不採択にしなければならなかった陳情もいくつかあって、必ずしも陳情提出者の思いに添えなくてすみませんでした。でも、こんな具合に、心だけはいっぱい使ったのですよ・・・私の心なんかでは、保育の保障にはなりませんが。しくしく。


とにかく、×ではなくて継続にできただけでもようやっと、だったので、昨日の会派の話し合いが終わった時点で放心状態。「ああ・・・帰ろう・・・」と思って、区役所の隣のスーパーに夕飯の買い物に行ったものの、まだ放心状態で、しばらく缶ビールを持ったままボーっと佇んでいました。。


かなりファジーな部分もありつつも、一応の結論をまとめて今日の午後の委員会に臨みました。

それぞれの会派の思いが違い、なかなかスパッと結論は出ない。大勢でじゃんけんをすれば「あいこ」になる率が高くなるのと同じように、継続審議となるものが多かったですね。でもそれぞれが意思を示したのは、きっと意味があるんでしょうね。


手に汗を握りながら、それぞれの会派の意見を聞いていましたが、光が丘第四保育園の話になったときに、またムカムカ。

17日に、保護者と意見交換会を開いたこと。そこでのやり取りの経緯の説明が担当課長からあった。

その説明の中で、「選定は区の責任なのにもかかわらず、保護者が事業者に対して、事前の働きかけをしていた」と思わせるような担当課長の発言。

行政が業務をしていく上で、行政こそが責任を持ってやらなくてはいけない、というラインはあるのでしょう。
サービスを受ける当事者の思いが反映できる部分と、そうではなくて行政が仕事としてやらなくてはいけない部分というのは当然あるでしょう。それは明確にしなくてはいけない。

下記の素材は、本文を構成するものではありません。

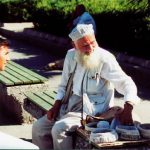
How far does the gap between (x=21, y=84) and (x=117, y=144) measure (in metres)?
3.41

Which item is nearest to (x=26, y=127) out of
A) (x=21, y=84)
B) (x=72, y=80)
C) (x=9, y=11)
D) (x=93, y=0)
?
(x=21, y=84)

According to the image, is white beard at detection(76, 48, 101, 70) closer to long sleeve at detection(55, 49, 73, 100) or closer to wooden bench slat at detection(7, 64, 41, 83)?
long sleeve at detection(55, 49, 73, 100)

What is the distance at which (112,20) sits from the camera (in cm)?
1403

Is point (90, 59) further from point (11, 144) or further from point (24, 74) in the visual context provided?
point (24, 74)

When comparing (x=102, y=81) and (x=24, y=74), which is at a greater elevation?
(x=102, y=81)

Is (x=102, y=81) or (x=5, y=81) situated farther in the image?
(x=5, y=81)

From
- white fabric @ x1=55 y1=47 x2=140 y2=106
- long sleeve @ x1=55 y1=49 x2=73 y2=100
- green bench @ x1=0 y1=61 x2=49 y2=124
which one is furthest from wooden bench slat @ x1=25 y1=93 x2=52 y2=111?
white fabric @ x1=55 y1=47 x2=140 y2=106

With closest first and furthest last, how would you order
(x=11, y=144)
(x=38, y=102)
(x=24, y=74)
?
(x=11, y=144)
(x=38, y=102)
(x=24, y=74)

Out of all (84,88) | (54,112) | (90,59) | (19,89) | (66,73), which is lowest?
(19,89)

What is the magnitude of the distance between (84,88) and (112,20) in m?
8.61

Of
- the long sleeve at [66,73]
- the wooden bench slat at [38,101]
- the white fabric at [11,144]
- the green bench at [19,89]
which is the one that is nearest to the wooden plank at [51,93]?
the wooden bench slat at [38,101]

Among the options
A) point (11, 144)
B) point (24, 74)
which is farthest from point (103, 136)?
point (24, 74)

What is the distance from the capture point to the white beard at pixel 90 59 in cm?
545

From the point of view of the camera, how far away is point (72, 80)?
5773 mm
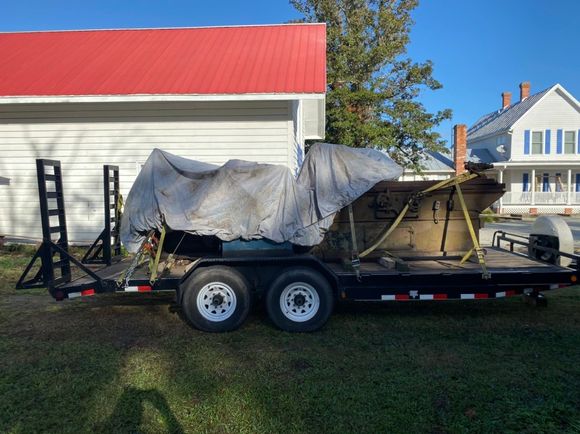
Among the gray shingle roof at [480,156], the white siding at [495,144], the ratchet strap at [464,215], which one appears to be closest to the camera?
the ratchet strap at [464,215]

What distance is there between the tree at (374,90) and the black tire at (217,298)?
17561mm

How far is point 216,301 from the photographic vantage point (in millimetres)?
5621

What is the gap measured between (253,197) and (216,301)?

でも、保護者にとっては、そんなラインよりも何よりも「少しでもいい事業者に来てほしい」と願い、できる限りの手を尽くしたいと考えるのも当然のこと。

だからこそ、それがもし、行政の契約のやり方に反するのであれば、前もって保護者に「気持ちは分かるけれども行政というのはそういうやり方はできないんですよ」と教えてあげるべきでしょう。

12月の時にも、説明会では傍聴者の発言をすんなり認めておきながら、議会の中では「傍聴者が発言をしたせいで保護者との合意に至らなかった」という答弁がありました。そういうことを言うならば、「傍聴の発言を認めると、議会でそれを言わなくてはいけないかもしれないというほど、重いものになりますよ」と保護者に伝えるべきだったでしょう。


それをせずに、いきなり議会で「保護者が要求したから」というのは、非常に、フェアでないやり方ですね。
保護者とのやり取りを直接傍聴していない議員に対して、「保護者が無理難題を押し付けている」という印象を与えるものです。
議会の中では保護者は発言できないんだから。そういう中で行政の担当者が一方的にそんな説明をしたら、保護者の心には余計に行政への不信感が募るのではないでしょうか。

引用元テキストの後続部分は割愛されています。